Sticks and stones my break my bones, but words will never hurt me.
In the past, I’ve been guilty of dismissing the fact that words can hurt. Words are just that, words. Words will only hurt you if you let them. I’ve said those things. And I was wrong. Sort of.
I still believe them to a point, but it depends on who’s saying the words.
Let me explain.
After my sophomore year in high school, I encased my heart in a protective fortress. Move after move after move after move had shattered my heart mercilessly. While each move was a chance to meet new people, each move was also the end of close friendships. I couldn’t handle the loss any longer, so I shut myself off from the world. I stopped making connections. I stopped making friends. My logic was simple: if I quit letting people in I could never be hurt by the loss of those people.
I kept my heart in an impenetrable prison for many years. Through both marriages, in fact. My wives were the only people who ever got close to me. Who knew me for who I was. They knew me inside and out. They knew things no one else knew and I knew things about them that no one else knew. I had no one else besides them, and it truly never bothered me.
Once my second marriage deteriorated, though, I found myself in the precarious position of needing someone to reach out to and having no one there to reach back. It was a harrowingly lonesome feeling I didn’t like at all. Against years of painstakingly crafted instincts, I started letting people in again. I have made many great friends over the past year, but I’ve also been hurt many times over the past year. Disagreements have led to some bitter things being said, and those words have hurt me.
..........
REQUIRED ACTION 1:
Do the following statements agree with the essay on hurtful words? Answer yes or no for each, quoting the words of the essay that decide it.
(a) The narrator stopped making friends after sophomore year in high school.
(b) During both marriages, the narrator had close friends besides the wives.
(c) The narrator has not been hurt by anyone over the past year.
REQUIRED ACTION 2: Duplicate the stretch of the essay on hurtful words from "In the past, I’ve" through "of those people.".
..........
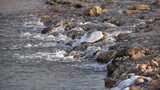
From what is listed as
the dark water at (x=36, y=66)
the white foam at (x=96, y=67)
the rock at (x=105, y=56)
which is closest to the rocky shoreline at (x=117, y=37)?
the rock at (x=105, y=56)

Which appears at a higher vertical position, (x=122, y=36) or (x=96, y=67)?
(x=96, y=67)

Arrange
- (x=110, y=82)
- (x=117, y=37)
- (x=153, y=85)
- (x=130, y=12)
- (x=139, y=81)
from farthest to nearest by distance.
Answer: (x=130, y=12) < (x=117, y=37) < (x=110, y=82) < (x=139, y=81) < (x=153, y=85)

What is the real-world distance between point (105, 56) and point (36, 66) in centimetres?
262

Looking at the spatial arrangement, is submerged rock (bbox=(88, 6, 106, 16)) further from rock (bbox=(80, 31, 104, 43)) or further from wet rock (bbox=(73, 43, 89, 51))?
wet rock (bbox=(73, 43, 89, 51))

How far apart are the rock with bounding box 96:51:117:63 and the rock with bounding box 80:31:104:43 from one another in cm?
265

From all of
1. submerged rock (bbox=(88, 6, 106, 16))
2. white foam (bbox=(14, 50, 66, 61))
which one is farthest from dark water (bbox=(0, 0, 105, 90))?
submerged rock (bbox=(88, 6, 106, 16))

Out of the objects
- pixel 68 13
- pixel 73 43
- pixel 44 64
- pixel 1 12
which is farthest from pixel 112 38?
pixel 1 12

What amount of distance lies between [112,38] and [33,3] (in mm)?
21736

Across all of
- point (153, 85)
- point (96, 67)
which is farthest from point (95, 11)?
point (153, 85)

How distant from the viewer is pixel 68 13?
38094 millimetres

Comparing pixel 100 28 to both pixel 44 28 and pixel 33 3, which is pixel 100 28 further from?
pixel 33 3

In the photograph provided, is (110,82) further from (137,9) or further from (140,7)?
(140,7)

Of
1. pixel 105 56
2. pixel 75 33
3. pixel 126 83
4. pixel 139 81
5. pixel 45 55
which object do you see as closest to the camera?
pixel 139 81

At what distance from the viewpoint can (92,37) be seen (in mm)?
25109
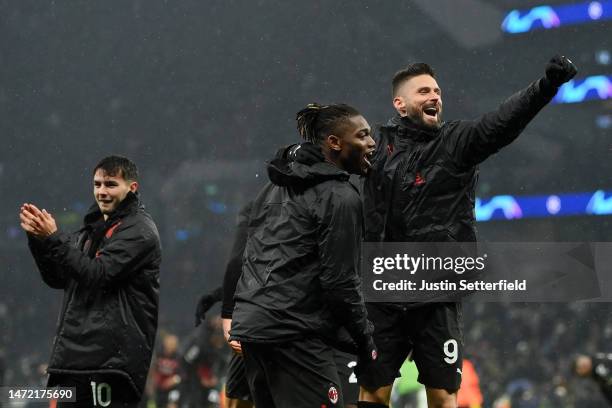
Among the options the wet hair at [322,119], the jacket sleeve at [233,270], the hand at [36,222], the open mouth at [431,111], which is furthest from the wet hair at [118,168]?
the open mouth at [431,111]

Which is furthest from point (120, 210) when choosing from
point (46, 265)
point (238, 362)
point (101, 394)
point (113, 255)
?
point (238, 362)

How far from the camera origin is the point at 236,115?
19.5 meters

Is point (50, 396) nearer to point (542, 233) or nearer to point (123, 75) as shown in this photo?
point (542, 233)

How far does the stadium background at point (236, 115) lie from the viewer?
46.1ft

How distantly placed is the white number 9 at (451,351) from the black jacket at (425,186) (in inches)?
14.6

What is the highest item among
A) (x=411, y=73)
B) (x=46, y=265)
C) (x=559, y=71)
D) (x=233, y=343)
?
(x=411, y=73)

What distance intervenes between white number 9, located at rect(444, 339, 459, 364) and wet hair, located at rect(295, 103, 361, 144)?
98cm

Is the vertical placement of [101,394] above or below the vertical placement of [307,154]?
below

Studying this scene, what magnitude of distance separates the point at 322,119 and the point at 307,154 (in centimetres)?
16

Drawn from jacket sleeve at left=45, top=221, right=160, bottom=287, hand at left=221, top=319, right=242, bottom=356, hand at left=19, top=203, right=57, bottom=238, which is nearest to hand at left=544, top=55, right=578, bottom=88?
hand at left=221, top=319, right=242, bottom=356

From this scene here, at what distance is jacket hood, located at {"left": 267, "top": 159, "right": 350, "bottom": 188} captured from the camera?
2.78 meters

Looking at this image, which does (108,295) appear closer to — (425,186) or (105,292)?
(105,292)

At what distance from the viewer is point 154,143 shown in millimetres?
22062

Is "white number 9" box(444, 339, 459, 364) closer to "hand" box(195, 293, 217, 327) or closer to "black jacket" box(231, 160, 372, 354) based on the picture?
"black jacket" box(231, 160, 372, 354)
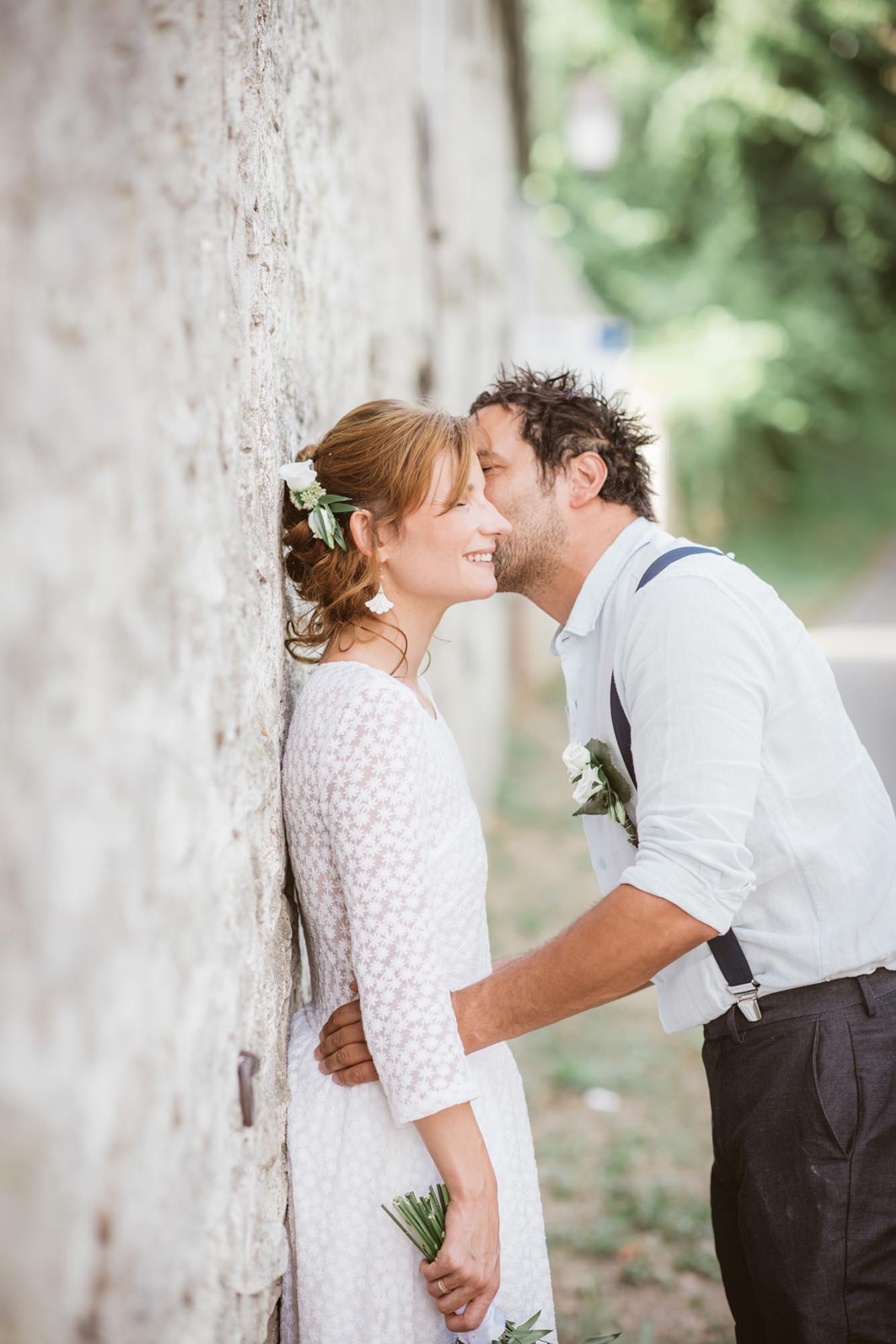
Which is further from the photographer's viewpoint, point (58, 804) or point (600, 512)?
point (600, 512)

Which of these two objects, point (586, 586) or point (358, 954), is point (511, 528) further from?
point (358, 954)

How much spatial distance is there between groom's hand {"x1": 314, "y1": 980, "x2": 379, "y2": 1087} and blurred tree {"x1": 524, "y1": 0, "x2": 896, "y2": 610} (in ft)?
47.9

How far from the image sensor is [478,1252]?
1775 millimetres

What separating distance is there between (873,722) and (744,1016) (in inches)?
243

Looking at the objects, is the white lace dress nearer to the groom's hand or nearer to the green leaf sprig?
the groom's hand

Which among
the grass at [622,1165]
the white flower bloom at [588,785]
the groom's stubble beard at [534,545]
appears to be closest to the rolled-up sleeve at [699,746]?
the white flower bloom at [588,785]

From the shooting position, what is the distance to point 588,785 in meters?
2.22

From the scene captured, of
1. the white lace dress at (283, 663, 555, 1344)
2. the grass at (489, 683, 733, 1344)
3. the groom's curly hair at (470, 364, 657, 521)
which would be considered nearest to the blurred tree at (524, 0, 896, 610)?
the grass at (489, 683, 733, 1344)

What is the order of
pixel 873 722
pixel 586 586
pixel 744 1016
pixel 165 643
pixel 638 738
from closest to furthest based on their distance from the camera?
pixel 165 643, pixel 638 738, pixel 744 1016, pixel 586 586, pixel 873 722

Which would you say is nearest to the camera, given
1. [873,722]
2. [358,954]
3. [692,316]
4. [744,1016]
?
[358,954]

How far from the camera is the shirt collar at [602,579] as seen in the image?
234 cm

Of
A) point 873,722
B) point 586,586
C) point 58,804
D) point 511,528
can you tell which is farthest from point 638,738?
point 873,722

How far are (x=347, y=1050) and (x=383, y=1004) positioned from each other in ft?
0.63

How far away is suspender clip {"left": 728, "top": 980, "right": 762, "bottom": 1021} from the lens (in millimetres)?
2115
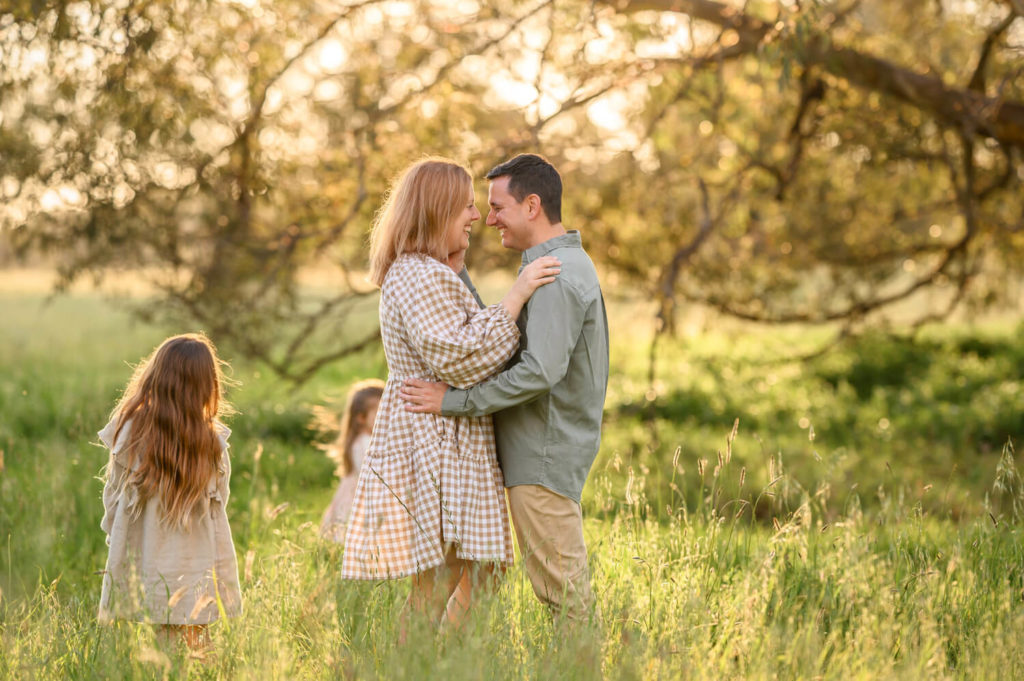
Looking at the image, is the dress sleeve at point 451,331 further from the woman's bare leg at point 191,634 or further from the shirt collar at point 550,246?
the woman's bare leg at point 191,634

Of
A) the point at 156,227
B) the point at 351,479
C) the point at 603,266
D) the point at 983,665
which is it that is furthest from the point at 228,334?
the point at 983,665

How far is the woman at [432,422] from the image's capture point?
11.6 feet

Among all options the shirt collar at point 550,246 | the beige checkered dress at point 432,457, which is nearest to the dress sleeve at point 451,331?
the beige checkered dress at point 432,457

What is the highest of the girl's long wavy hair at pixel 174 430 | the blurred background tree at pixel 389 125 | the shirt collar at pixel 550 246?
the blurred background tree at pixel 389 125

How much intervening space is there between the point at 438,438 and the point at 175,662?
116cm

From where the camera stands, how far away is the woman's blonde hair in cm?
369

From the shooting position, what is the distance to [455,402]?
357cm

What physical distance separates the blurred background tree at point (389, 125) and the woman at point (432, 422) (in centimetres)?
310

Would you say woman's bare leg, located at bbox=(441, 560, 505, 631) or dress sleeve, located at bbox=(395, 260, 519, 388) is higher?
dress sleeve, located at bbox=(395, 260, 519, 388)

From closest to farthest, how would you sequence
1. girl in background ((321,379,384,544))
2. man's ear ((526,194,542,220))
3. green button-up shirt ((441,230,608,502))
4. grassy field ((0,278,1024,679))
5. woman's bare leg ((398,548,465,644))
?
grassy field ((0,278,1024,679)), green button-up shirt ((441,230,608,502)), woman's bare leg ((398,548,465,644)), man's ear ((526,194,542,220)), girl in background ((321,379,384,544))

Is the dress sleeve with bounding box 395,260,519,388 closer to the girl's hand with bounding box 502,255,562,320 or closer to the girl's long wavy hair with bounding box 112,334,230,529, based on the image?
the girl's hand with bounding box 502,255,562,320

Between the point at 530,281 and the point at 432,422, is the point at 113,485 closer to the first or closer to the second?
the point at 432,422

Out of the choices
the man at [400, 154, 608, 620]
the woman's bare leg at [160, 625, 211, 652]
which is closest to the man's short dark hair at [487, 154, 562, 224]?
the man at [400, 154, 608, 620]

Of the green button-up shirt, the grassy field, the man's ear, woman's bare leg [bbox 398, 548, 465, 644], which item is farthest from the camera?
the man's ear
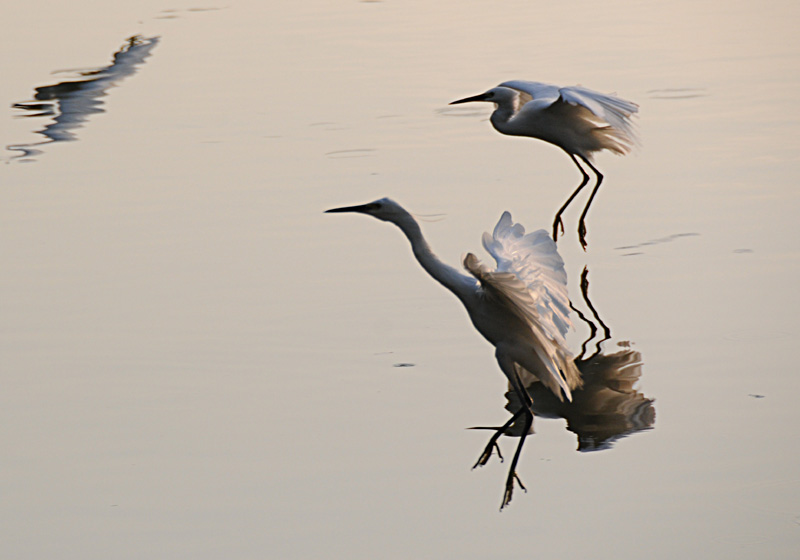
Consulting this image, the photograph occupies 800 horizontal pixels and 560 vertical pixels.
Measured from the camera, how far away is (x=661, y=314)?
4.95 meters

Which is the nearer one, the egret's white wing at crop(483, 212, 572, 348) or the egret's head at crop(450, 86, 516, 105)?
the egret's white wing at crop(483, 212, 572, 348)

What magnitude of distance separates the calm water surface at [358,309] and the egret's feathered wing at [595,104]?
1.29 ft

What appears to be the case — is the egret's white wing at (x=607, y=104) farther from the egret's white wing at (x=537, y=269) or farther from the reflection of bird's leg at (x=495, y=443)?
the reflection of bird's leg at (x=495, y=443)

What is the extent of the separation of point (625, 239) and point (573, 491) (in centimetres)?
250

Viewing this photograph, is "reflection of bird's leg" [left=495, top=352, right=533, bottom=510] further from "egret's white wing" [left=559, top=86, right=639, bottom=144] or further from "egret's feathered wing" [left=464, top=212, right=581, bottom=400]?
"egret's white wing" [left=559, top=86, right=639, bottom=144]

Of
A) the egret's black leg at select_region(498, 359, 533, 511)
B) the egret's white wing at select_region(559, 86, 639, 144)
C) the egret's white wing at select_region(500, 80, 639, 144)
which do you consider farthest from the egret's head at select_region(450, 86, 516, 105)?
the egret's black leg at select_region(498, 359, 533, 511)

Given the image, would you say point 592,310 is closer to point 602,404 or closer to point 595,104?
point 602,404

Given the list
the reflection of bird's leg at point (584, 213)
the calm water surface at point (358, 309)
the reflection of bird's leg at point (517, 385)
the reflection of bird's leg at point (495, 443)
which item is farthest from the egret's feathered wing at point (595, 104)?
the reflection of bird's leg at point (495, 443)

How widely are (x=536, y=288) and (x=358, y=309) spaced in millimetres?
1132

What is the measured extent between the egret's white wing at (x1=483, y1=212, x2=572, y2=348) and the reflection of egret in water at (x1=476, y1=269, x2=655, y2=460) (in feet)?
0.87

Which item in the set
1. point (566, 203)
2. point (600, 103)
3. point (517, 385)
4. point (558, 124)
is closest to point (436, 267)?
point (517, 385)

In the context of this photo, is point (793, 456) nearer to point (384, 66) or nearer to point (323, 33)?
point (384, 66)

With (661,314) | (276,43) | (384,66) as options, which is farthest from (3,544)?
(276,43)

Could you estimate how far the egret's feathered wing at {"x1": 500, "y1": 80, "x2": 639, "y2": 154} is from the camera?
5664mm
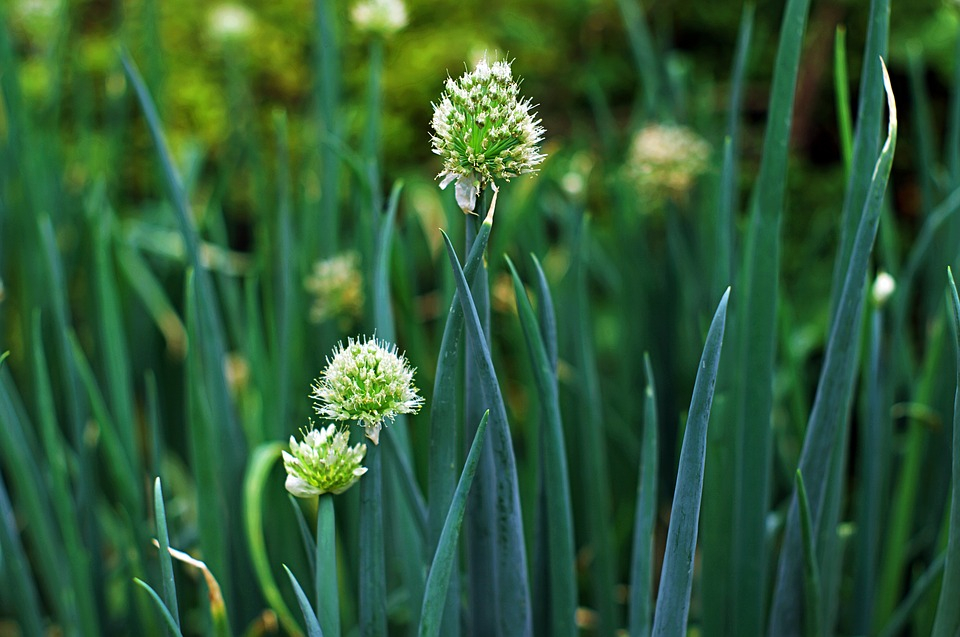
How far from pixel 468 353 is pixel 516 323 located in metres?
0.52

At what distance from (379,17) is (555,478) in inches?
25.7

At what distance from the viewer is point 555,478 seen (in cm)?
71

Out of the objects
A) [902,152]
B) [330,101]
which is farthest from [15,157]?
[902,152]

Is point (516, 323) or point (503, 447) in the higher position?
point (516, 323)

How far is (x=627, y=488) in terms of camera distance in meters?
1.32

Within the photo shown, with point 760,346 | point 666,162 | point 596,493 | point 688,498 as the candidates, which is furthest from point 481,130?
point 666,162

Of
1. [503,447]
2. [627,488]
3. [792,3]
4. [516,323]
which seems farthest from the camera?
[627,488]

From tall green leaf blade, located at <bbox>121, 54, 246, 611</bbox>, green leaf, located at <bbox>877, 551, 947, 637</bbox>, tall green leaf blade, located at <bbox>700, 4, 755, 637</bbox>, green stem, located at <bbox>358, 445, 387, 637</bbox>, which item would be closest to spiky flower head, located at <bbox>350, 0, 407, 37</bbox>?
tall green leaf blade, located at <bbox>121, 54, 246, 611</bbox>

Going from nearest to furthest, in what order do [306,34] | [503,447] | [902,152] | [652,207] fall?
1. [503,447]
2. [652,207]
3. [902,152]
4. [306,34]

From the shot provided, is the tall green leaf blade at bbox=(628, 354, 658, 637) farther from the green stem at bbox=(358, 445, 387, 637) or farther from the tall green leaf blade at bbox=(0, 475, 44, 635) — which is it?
the tall green leaf blade at bbox=(0, 475, 44, 635)

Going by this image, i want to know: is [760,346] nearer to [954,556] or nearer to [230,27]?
[954,556]

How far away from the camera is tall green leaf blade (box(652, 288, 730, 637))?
1.89ft

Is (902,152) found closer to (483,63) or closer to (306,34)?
(306,34)

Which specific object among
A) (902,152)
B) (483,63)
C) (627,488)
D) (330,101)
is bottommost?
(627,488)
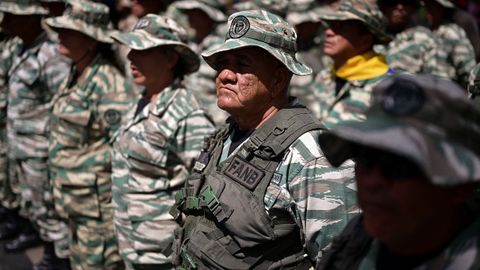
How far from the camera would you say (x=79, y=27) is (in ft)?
Answer: 14.6

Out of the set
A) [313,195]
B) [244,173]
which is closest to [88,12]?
[244,173]

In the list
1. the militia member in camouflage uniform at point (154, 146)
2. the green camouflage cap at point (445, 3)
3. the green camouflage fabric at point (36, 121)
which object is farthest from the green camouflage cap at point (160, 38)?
the green camouflage cap at point (445, 3)

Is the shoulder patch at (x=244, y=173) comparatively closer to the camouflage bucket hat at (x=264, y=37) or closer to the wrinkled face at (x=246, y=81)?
the wrinkled face at (x=246, y=81)

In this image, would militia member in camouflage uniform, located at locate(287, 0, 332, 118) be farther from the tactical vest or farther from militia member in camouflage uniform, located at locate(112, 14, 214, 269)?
the tactical vest

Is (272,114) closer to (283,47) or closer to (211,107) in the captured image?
(283,47)

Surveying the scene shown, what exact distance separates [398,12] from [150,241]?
3.96 metres

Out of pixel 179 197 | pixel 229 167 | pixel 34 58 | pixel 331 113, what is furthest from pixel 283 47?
pixel 34 58

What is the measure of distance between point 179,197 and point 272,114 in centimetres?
59

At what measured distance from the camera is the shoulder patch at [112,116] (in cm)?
435

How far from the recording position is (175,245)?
2.78 m

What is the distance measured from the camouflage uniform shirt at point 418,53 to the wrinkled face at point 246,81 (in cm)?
349

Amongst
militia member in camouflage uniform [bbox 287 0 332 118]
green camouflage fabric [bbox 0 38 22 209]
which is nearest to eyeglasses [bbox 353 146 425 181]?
militia member in camouflage uniform [bbox 287 0 332 118]

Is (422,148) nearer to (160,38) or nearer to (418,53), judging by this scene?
(160,38)

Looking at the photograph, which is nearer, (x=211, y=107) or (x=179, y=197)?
(x=179, y=197)
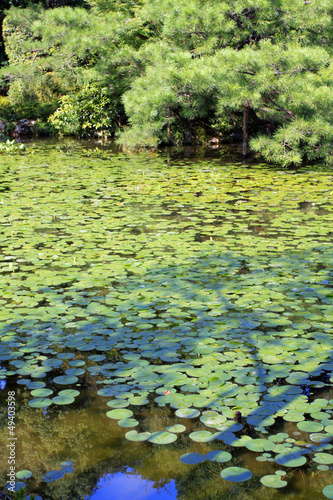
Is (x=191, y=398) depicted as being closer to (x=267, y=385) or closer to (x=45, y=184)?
(x=267, y=385)

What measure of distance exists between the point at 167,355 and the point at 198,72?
7219 millimetres

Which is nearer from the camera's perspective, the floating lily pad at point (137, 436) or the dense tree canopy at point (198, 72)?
the floating lily pad at point (137, 436)

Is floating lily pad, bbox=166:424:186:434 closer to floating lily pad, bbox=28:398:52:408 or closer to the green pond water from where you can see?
the green pond water

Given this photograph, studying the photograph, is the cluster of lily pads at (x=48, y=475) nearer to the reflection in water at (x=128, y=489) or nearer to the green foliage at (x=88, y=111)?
the reflection in water at (x=128, y=489)

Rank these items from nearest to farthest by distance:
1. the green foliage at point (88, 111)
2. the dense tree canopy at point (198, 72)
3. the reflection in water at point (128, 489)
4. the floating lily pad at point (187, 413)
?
the reflection in water at point (128, 489) < the floating lily pad at point (187, 413) < the dense tree canopy at point (198, 72) < the green foliage at point (88, 111)

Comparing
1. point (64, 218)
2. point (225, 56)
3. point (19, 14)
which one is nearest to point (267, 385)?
point (64, 218)

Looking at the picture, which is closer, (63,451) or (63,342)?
(63,451)

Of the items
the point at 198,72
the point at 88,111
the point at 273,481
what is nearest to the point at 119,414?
the point at 273,481

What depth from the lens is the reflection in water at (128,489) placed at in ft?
5.77

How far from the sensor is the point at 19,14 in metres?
15.1

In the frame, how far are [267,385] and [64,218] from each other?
11.5ft

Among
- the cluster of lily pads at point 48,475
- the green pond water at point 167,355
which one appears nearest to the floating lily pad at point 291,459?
the green pond water at point 167,355

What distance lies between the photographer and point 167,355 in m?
2.50

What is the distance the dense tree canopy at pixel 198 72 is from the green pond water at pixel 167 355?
142 inches
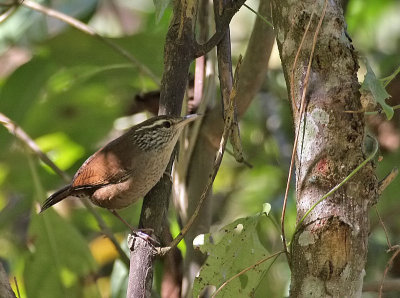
..........
RESULT 1:
(a) Yes: "After my sophomore year in high school, I encased my heart in a protective fortress." and "I stopped making friends."
(b) No: "I had no one else besides them, and it truly never bothered me."
(c) No: "I’ve also been hurt many times over the past year."

RESULT 2:
In the past, I’ve been guilty of dismissing the fact that words can hurt. Words are just that, words. Words will only hurt you if you let them. I’ve said those things. And I was wrong. Sort of.
I still believe them to a point, but it depends on who’s saying the words.
Let me explain.
After my sophomore year in high school, I encased my heart in a protective fortress. Move after move after move after move had shattered my heart mercilessly. While each move was a chance to meet new people, each move was also the end of close friendships. I couldn’t handle the loss any longer, so I shut myself off from the world. I stopped making connections. I stopped making friends. My logic was simple: if I quit letting people in I could never be hurt by the loss of those people.